The impact of lymph node invasion was also consistent across studies. In general, lymph node–positive patients have significantly worse prognosis, including LRR-free survival, when compared with patients without lymph node involvement. Three studies reported the impact of the extent of PLND on LRR: in one, the LRR rate was 50% after no dissection compared with 22% in those with limited dissection and 5% with a standard dissection (P < .0001). The other two studies also found that LRR rates are lower with extended dissection. Similarly, several studies found that removing more lymph nodes was associated with a lower LRR.

Surgical margins were also associated with LRR outcomes. In one study, 68% of patients with a positive surgical margin developed an LRR, compared with only 7% among those with negative surgical margins.
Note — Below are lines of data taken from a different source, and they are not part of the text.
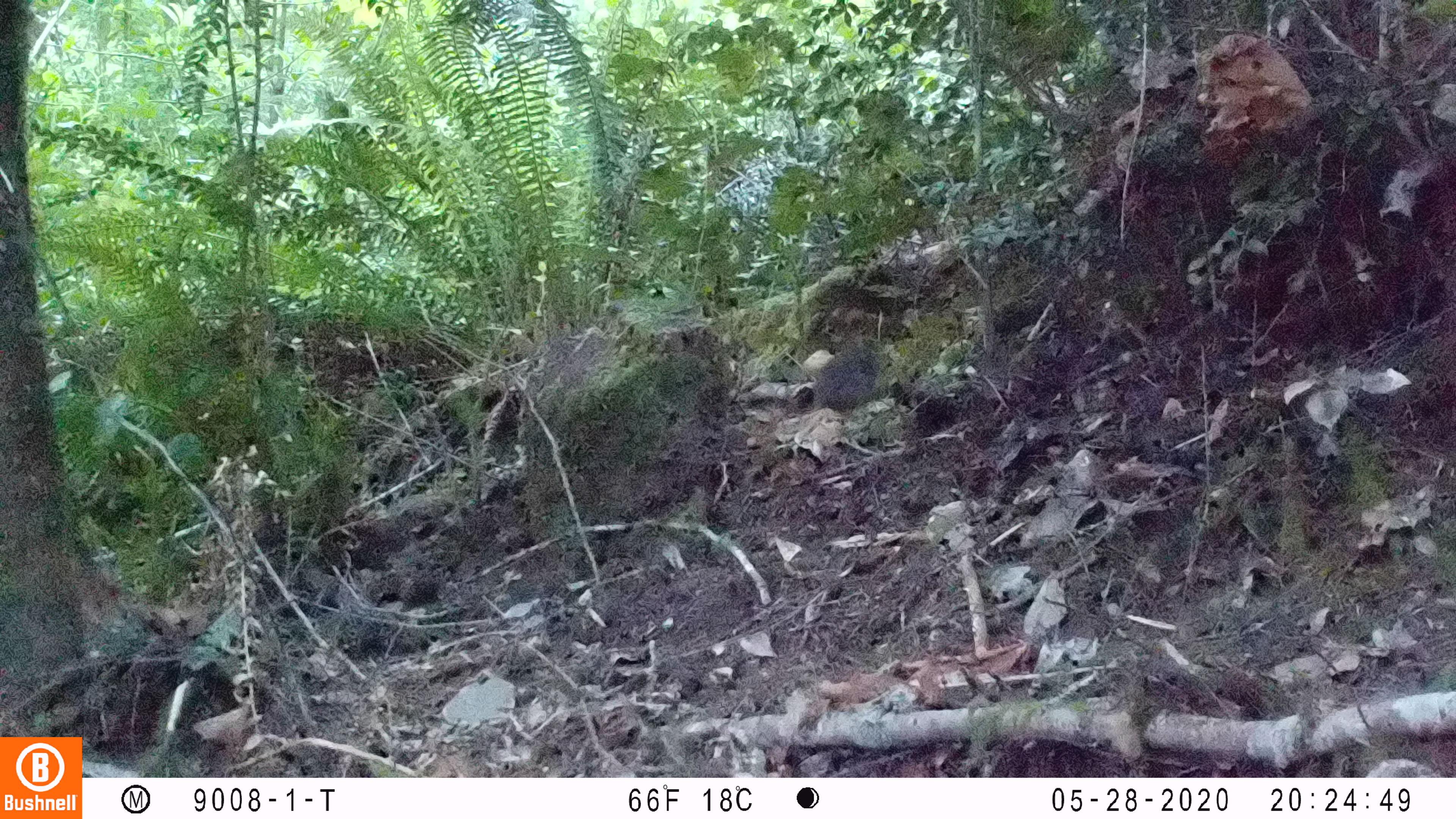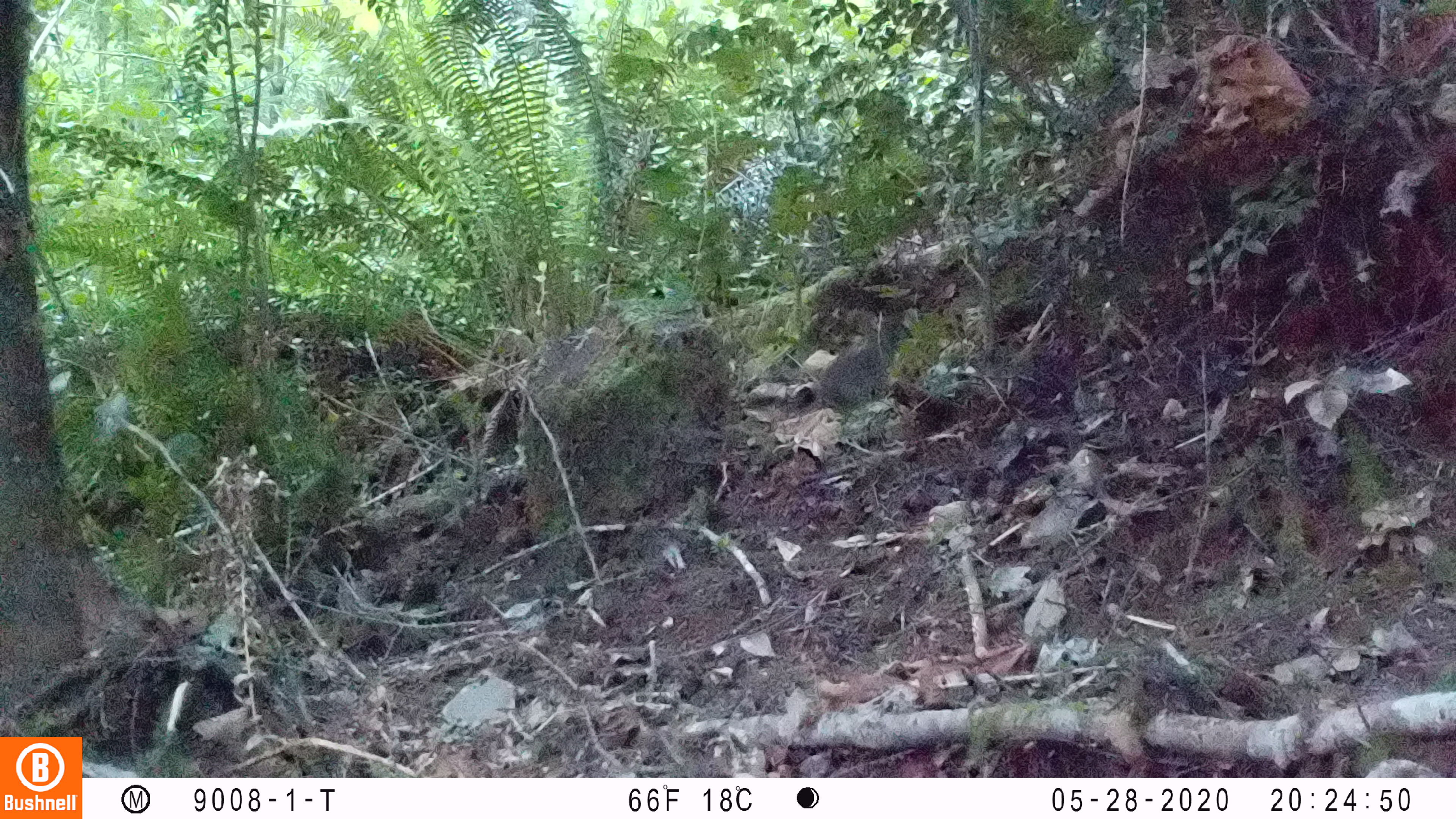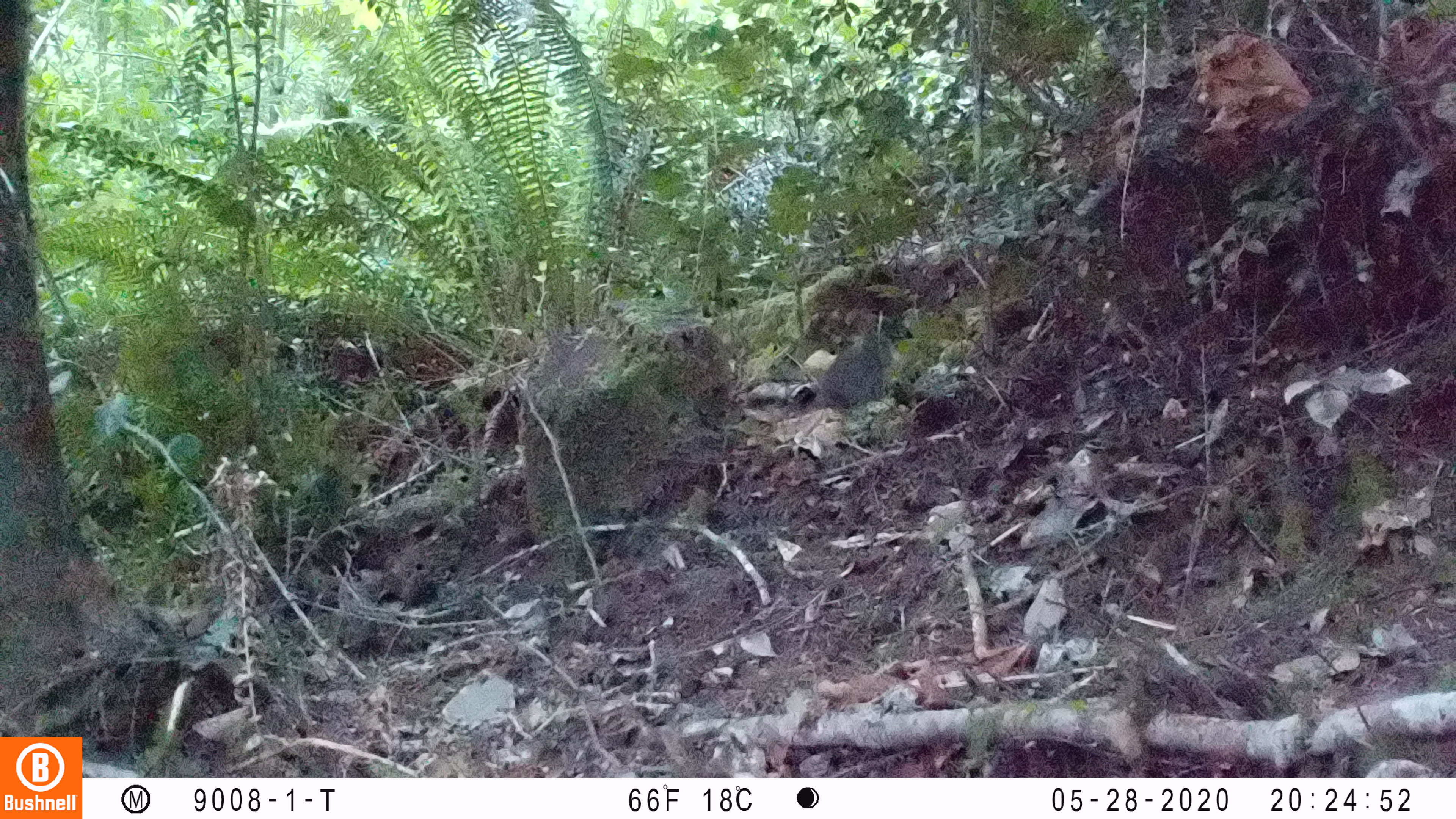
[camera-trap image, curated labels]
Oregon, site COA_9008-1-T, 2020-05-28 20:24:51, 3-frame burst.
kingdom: Animalia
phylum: Chordata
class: Mammalia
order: Lagomorpha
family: Leporidae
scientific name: Leporidae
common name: hares and rabbits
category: leporidae family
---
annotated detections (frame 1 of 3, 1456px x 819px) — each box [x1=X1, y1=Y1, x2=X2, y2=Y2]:
leporidae family: [x1=810, y1=337, x2=881, y2=413]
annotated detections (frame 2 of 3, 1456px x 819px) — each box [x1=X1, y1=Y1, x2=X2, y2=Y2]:
leporidae family: [x1=817, y1=307, x2=894, y2=414]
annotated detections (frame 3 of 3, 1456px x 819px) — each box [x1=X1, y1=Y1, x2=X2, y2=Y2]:
leporidae family: [x1=819, y1=324, x2=892, y2=411]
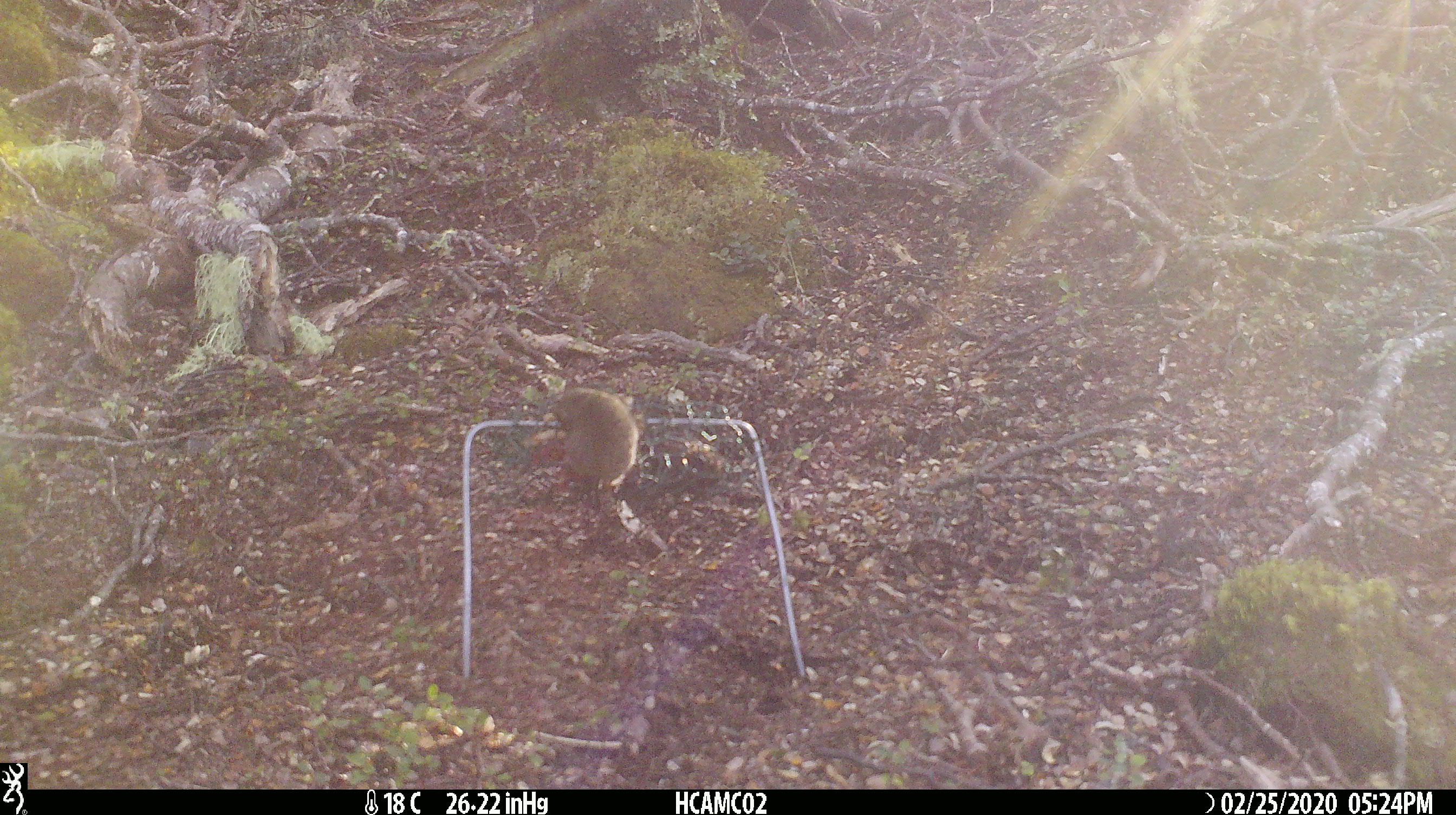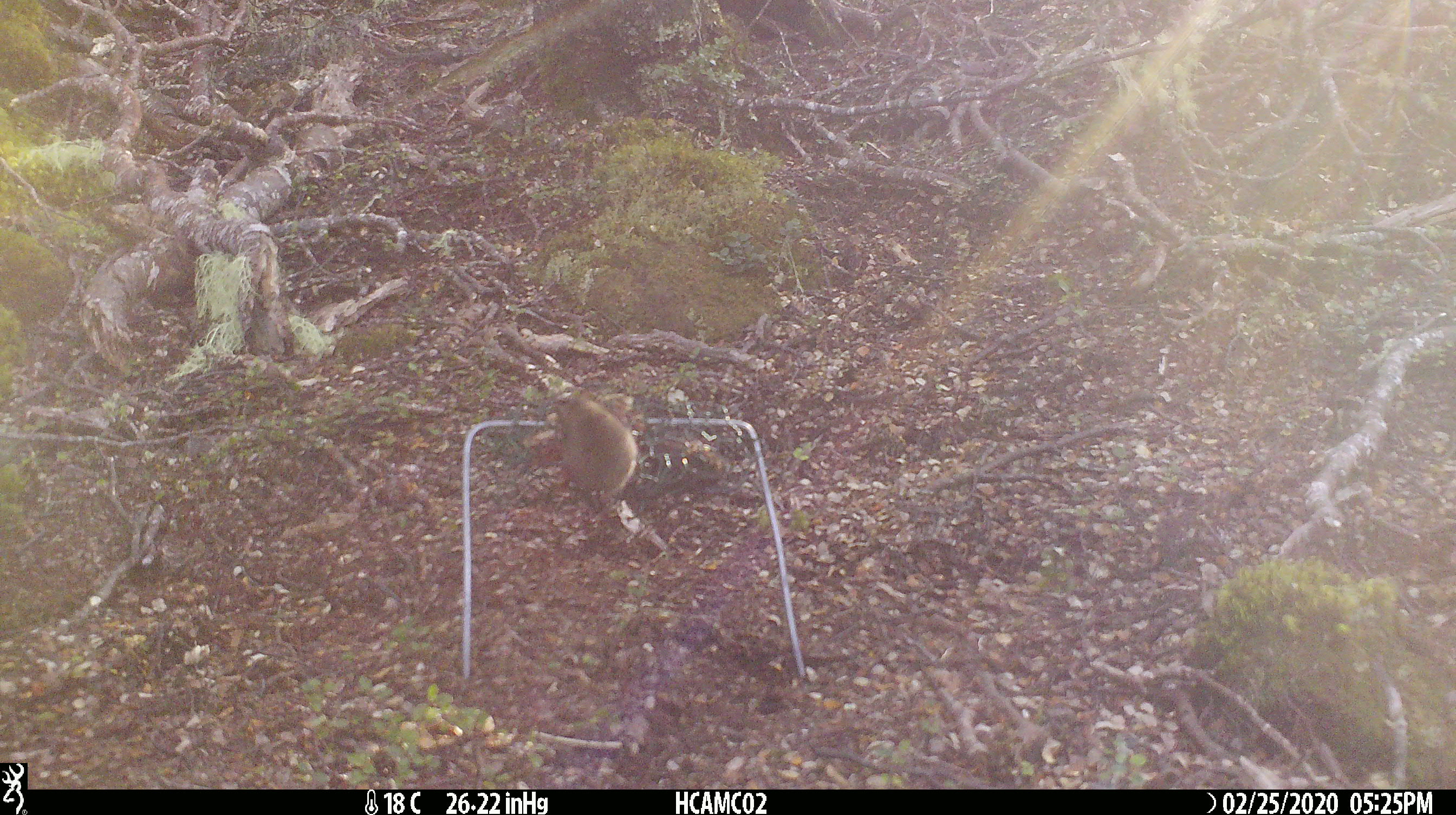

The authors noted that some research suggests that adjuvant radiotherapy may reduce rates of LRR and thus improve outcomes significantly. “Knowing why, where, how, and who could benefit from adjuvant radiotherapy has led to developing and launching many adjuvant radiotherapy trials throughout the world,” the authors wrote. “Future efforts should focus on adjuvant radiotherapy in combination with immunotherapy and chemotherapy, maybe in a synergistic or sequential schedule, with a personalized patient and tumor strategy.”